Terwijl ze Duvel drinken en klare jenever, vertelt Knorpot over vroeger en hoe ook hij zakenman was en dure pakken droeg en mooie schoenen en opvallende horloges en zoeterige parfum en hoe hij van het ene lunch naar de volgende businessmeeting naar het zakendinner reed in Duitse auto's met laagprofielbanden en lederen interieur en hoe hij de eerste mobiele telefoons koesterde als statussymbool en hoe hij zijn ziel verloor in de roes van het snelle geld en wijn en de lekkere gerechten en de gewonnen orders. En Boerken luistert stil en drinkt zijn jenever leeg en schenkt een nieuwe voor zichzelf.
De avond valt en nu de winter nadert, worden de nachten koud en Boerken kijkt naar buiten en ziet zichzelf en De Oude Knorpot in de spiegel van het raam en hij bedenkt dat hij oud geworden is en altijd Boerken is geweest en altijd Boerken zal zijn en hij weet niet of hij dat hem tevreden maakt of niet.

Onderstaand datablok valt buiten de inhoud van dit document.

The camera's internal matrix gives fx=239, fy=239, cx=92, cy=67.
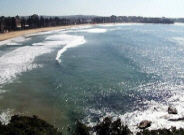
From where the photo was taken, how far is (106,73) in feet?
135

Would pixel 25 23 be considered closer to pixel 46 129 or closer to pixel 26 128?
pixel 46 129

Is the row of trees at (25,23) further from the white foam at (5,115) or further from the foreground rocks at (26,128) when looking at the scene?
the foreground rocks at (26,128)

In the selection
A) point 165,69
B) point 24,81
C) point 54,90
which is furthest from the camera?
point 165,69

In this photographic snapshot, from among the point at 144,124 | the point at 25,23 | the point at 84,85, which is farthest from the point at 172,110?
the point at 25,23

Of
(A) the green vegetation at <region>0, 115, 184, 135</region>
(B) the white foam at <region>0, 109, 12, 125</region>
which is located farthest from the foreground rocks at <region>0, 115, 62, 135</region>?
(B) the white foam at <region>0, 109, 12, 125</region>

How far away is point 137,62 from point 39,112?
2900 centimetres

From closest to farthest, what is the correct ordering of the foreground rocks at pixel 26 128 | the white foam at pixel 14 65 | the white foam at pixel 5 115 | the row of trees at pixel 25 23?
the foreground rocks at pixel 26 128
the white foam at pixel 5 115
the white foam at pixel 14 65
the row of trees at pixel 25 23

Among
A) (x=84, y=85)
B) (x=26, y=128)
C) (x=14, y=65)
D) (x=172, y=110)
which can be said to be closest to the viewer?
(x=26, y=128)

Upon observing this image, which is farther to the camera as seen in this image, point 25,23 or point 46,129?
point 25,23

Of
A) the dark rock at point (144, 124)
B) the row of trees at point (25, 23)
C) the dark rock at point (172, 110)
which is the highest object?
the row of trees at point (25, 23)

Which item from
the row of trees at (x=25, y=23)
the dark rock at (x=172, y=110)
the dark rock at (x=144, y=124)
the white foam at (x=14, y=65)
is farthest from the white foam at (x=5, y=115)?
the row of trees at (x=25, y=23)

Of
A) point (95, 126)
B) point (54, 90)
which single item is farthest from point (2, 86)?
point (95, 126)

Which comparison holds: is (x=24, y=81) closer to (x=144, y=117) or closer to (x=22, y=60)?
(x=22, y=60)

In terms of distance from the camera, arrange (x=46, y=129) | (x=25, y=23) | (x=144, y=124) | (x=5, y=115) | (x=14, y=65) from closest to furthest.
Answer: (x=46, y=129), (x=144, y=124), (x=5, y=115), (x=14, y=65), (x=25, y=23)
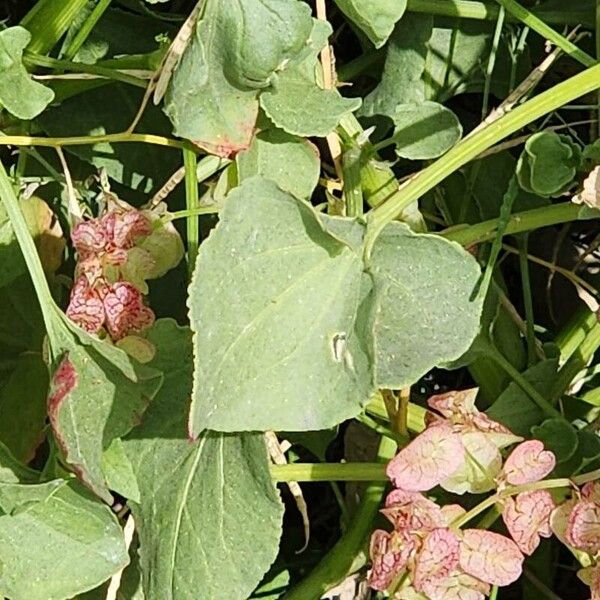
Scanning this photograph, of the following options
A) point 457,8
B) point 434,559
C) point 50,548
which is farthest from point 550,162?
point 50,548

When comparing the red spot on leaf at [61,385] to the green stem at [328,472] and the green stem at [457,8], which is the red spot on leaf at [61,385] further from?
the green stem at [457,8]

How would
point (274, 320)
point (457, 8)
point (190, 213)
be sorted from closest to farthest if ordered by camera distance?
point (274, 320) < point (190, 213) < point (457, 8)

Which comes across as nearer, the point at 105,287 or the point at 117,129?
the point at 105,287

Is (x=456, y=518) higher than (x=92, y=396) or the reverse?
the reverse

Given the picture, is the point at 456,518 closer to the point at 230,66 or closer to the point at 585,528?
the point at 585,528

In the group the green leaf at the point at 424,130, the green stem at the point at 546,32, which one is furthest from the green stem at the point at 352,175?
the green stem at the point at 546,32

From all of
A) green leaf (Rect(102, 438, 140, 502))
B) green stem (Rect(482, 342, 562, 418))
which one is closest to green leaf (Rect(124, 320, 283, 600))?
green leaf (Rect(102, 438, 140, 502))

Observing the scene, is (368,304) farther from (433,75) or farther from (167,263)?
(433,75)
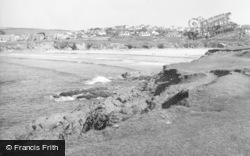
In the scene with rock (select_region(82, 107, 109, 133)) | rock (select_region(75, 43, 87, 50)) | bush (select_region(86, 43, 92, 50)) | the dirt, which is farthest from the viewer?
bush (select_region(86, 43, 92, 50))

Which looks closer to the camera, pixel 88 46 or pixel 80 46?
pixel 80 46

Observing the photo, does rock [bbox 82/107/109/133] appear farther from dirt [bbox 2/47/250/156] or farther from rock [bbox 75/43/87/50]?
rock [bbox 75/43/87/50]

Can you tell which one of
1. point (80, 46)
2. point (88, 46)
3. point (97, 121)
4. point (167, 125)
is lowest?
point (80, 46)

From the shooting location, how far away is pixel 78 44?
14612 cm

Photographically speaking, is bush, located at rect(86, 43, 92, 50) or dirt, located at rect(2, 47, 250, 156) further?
bush, located at rect(86, 43, 92, 50)

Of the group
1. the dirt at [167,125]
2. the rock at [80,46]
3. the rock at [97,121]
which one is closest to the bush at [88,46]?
the rock at [80,46]

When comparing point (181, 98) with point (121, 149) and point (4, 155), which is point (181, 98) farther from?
point (4, 155)

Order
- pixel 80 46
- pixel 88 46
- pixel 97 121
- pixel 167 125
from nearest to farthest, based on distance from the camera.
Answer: pixel 167 125, pixel 97 121, pixel 80 46, pixel 88 46

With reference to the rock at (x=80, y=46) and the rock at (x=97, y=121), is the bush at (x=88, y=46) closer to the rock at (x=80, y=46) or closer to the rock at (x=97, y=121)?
the rock at (x=80, y=46)

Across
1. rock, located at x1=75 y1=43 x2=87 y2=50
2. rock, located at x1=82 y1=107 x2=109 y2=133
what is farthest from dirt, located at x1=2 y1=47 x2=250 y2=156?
rock, located at x1=75 y1=43 x2=87 y2=50

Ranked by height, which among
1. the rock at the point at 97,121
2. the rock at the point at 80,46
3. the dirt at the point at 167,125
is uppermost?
the dirt at the point at 167,125

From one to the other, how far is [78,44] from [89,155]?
13999 cm

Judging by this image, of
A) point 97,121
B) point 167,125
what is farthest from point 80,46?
point 167,125

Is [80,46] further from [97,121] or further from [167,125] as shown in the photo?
[167,125]
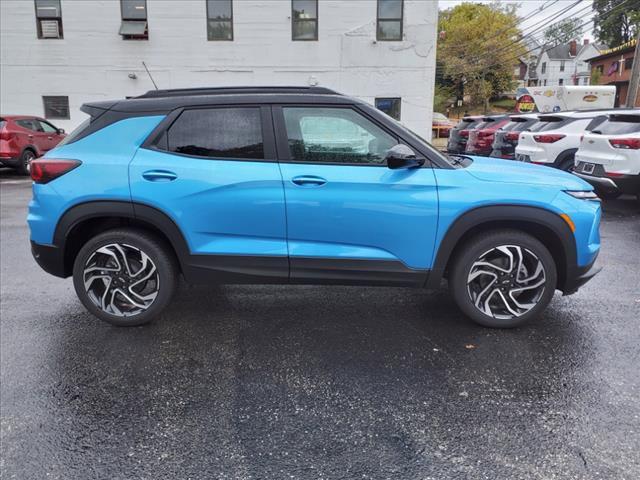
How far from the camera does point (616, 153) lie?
8.16 metres

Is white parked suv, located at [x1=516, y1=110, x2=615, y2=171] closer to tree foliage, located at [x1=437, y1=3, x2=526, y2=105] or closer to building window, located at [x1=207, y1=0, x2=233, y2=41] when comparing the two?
building window, located at [x1=207, y1=0, x2=233, y2=41]

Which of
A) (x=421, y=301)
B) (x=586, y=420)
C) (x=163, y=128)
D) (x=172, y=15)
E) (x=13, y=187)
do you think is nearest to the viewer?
(x=586, y=420)

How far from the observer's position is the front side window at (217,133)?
377cm

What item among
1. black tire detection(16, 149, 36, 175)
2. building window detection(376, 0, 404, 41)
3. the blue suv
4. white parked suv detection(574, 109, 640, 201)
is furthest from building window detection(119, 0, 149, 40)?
the blue suv

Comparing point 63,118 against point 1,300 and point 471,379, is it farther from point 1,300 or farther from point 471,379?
point 471,379

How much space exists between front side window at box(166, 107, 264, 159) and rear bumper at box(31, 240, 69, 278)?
116cm

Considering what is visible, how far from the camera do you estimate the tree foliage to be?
5044cm

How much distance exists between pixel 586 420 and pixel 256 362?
2.00 m

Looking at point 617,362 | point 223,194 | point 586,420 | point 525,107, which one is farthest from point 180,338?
point 525,107

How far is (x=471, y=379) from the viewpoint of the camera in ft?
10.6

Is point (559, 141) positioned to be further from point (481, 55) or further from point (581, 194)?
point (481, 55)

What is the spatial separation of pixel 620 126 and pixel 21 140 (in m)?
13.9

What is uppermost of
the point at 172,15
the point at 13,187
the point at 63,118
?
the point at 172,15

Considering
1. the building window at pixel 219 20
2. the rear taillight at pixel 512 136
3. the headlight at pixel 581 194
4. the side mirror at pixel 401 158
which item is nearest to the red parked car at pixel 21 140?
the building window at pixel 219 20
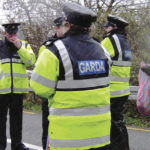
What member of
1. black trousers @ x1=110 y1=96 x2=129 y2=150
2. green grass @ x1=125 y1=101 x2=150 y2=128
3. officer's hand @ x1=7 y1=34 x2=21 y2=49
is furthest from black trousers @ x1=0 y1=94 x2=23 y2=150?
green grass @ x1=125 y1=101 x2=150 y2=128

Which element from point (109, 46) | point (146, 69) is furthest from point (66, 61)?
point (109, 46)

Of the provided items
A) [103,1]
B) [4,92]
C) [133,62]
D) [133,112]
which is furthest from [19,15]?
[4,92]

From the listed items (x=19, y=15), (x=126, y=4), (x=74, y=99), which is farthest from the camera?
(x=19, y=15)

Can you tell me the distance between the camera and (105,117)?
2.43m

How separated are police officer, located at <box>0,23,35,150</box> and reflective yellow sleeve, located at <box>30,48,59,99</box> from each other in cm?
189

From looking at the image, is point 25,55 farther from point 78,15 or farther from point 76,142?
point 76,142

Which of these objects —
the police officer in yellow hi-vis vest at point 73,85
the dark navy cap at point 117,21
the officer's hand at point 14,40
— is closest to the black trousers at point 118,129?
the dark navy cap at point 117,21

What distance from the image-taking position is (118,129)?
419 cm

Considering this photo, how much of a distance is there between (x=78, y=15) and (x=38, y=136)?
3.67 meters

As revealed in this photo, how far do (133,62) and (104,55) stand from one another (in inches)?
205

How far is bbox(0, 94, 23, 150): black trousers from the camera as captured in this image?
4220 mm

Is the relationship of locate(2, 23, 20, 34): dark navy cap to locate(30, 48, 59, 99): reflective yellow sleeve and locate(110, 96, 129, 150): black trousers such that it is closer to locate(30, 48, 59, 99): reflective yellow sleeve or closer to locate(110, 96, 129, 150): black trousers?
locate(110, 96, 129, 150): black trousers

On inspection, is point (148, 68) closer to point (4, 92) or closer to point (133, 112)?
point (4, 92)

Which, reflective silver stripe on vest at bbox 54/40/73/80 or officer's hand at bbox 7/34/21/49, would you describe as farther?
officer's hand at bbox 7/34/21/49
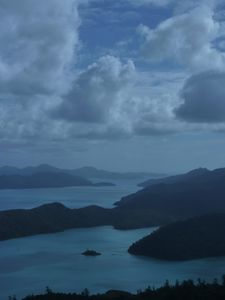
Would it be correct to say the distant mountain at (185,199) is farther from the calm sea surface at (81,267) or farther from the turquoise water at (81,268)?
the turquoise water at (81,268)

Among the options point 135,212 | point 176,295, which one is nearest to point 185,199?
point 135,212

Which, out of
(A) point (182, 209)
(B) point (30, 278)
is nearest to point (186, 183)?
(A) point (182, 209)

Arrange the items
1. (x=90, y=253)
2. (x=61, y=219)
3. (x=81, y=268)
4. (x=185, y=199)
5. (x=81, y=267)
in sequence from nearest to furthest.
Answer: (x=81, y=268), (x=81, y=267), (x=90, y=253), (x=61, y=219), (x=185, y=199)

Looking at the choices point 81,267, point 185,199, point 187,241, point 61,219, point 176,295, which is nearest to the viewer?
point 176,295

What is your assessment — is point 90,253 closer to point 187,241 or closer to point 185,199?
point 187,241

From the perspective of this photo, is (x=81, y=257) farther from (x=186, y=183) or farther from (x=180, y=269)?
(x=186, y=183)

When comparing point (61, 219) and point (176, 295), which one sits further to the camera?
point (61, 219)
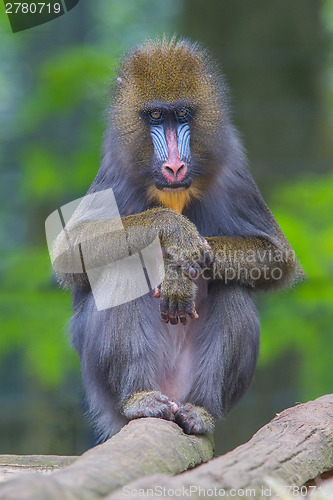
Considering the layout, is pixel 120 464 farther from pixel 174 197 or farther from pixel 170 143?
pixel 174 197

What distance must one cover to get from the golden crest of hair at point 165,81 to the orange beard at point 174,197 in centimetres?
42

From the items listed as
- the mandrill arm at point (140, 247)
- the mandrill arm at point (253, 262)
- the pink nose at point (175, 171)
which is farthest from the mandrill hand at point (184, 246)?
the pink nose at point (175, 171)

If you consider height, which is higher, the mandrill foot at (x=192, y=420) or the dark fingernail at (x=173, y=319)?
the dark fingernail at (x=173, y=319)

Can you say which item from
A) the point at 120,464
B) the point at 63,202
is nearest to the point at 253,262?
the point at 120,464

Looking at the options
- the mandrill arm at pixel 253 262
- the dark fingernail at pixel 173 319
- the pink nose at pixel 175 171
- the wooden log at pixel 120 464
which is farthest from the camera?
the mandrill arm at pixel 253 262

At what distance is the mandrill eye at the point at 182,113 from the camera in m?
4.50

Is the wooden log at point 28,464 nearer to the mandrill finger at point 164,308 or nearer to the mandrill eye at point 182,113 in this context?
the mandrill finger at point 164,308

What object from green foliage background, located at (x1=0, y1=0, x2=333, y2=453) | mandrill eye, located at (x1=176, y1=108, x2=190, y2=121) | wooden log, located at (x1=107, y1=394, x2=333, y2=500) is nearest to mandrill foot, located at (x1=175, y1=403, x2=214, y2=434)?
wooden log, located at (x1=107, y1=394, x2=333, y2=500)

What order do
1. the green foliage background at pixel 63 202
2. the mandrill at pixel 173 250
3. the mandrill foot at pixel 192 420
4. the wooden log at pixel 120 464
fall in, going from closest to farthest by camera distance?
the wooden log at pixel 120 464, the mandrill foot at pixel 192 420, the mandrill at pixel 173 250, the green foliage background at pixel 63 202

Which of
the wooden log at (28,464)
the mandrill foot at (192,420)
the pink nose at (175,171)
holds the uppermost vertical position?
the pink nose at (175,171)

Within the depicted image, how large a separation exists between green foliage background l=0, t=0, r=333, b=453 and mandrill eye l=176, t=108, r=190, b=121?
2251 mm

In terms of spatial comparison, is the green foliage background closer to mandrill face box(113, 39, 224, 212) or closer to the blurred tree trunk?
the blurred tree trunk

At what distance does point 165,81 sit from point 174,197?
2.34 feet

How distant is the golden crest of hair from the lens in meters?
4.55
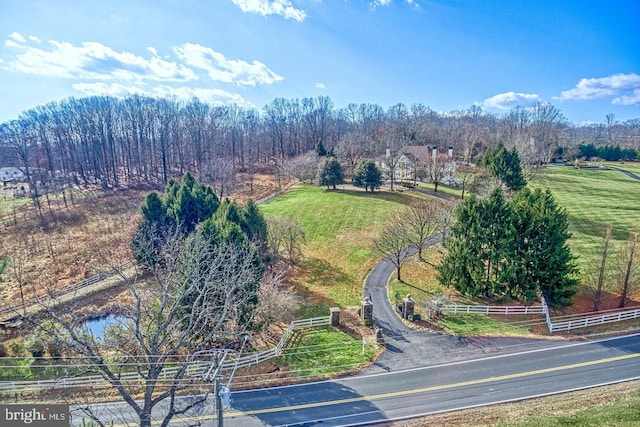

Buiten is het donker en koud. Binnen zitten twee zwijgende zielen zich te bedrinken en ze wachten tot De Droeve Dichter thuis komt zonder ziel.
De dag kantelt in de nacht en wentelt zich langzaam tot de volgende dag. Hetvis stil. De wereld draait door, maar zij twee merken het niet. Hun tijd staat stil vandaag.